Up to 10 start-up companies in Silicon Valley in the southern San Francisco Bay area are developing “clean meat” – and now Australian entrepreneurs are following suit, looking to produce meat products from plants or animal stem cells for a meat-minimal diet.
The products differ greatly from plant-based mock meat or meat substitutes found on supermarket shelves and in restaurants as surrogates to satisfy our carnivorous cravings. Those products are generally made from soy-based products such as tofu, tempeh, gluten, the root of the konjac plant or dried and shredded mushrooms.
Growing tiny samples of real animal cells in a nutrient bath in a disease-free environment, that’s the approach of companies developing “clean meat”. And they have some prime-cut backers.
Philanthropists, including Microsoft founder Bill Gates and Virgin founder Richard Branson, are funding the development of fake meat products.
Some of the biggest meat producers globally, Tyson and Cargill, are also investing in innovations in plant and cell-based meat products.
One “clean meat” burger, made by Impossible Foods, reportedly cost $400,000 to produce. But the cost of production appears to be falling, with Memphis Meats claiming it can produce one kilogram of laboratory meat for $6000 and now developing products that include ‘Southern Fried Chicken’, ‘Meatball’ and ‘Duck a la Orange’.

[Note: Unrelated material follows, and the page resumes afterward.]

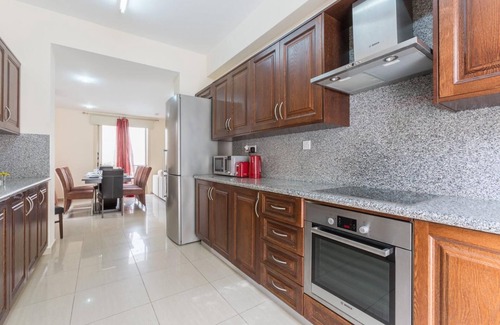Kissonerga Villa | Villa Felice - Five Bedroom Villa, Sleeps 9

“We are developing a way to produce real meat directly from animal cells using far less land, water and energy than conventional meat production,” Memphis Meats says on it’s website.
The prices for fake meat are not yet commercially viable, but with more than 11 per cent of Australians opting not to eat meat, and about 40 per cent working to reduce their meat intake, companies are keen to supply a growing cohort of vegetarians, vegans and ‘Meatless Monday’ converts.
Melbourne chef and vegan restaurant co-owner of Smith and Deli, Shannon Martinez, who produces a range of comfort-food deli options suitable for vegans, told The New Daily that “clean meat” could have a massive impact on meat consumption.
Ms Martinez who, like her co-owner, is not vegan, said many of her customers were also not vegan, but rather meat-eaters like her who are simply trying to reduce consumption.
“My reasoning to cook vegan is to reduce consumption and, from my standpoint, clean meat is pretty amazing,” she said.
“I don’t think it will appeal to many vegans, but it’s a positive step to fewer animals being slaughtered, and the impact of this for the meat- eating population will be massive.
“I think humans are pretty selfish – willing to change as long as it doesn’t change too much and that’s the attraction towards this sort of product.”
Vegan Australia director Greg McFarlane told The New Daily many “clean meat” products were derived from animal cells and therefore could not be defined as vegan.
He explained companies are developing products by sourcing animal cells from the bovine serum of unborn calves from the mothers after they had been slaughtered.
“The definition of vegan is to avoid suffering to animals, and many of these products still involve the suffering of a mother and calf,” Mr McFarlane said.
The vegan advocate also called “clean meat” a highly processed food with little information available about its nutritional value.
Melbourne-based non-profit Food Frontier is currently working with the food industry and government to accelerate the development of cultured meat-growing in Australia.
The organisation’s chief executive Thomas King said current meat production was a “big problem”, and rising meat consumption was a concern for the environment.
Livestock are responsible for 18 per cent of the greenhouse gases that cause global warming – more than cars, aeroplanes and all other forms of transport put together, according to a UN report.
“Prompting higher consumption of plant-based meals is one effective measure and one that developed countries certainly should already be adopting,” Mr King said in a presentation at the Asia-Pacific Food Forum.
He said these initiatives should be applauded, but scientists were working to create sustainable, nutritious protein that’s personally and culturally satisfying.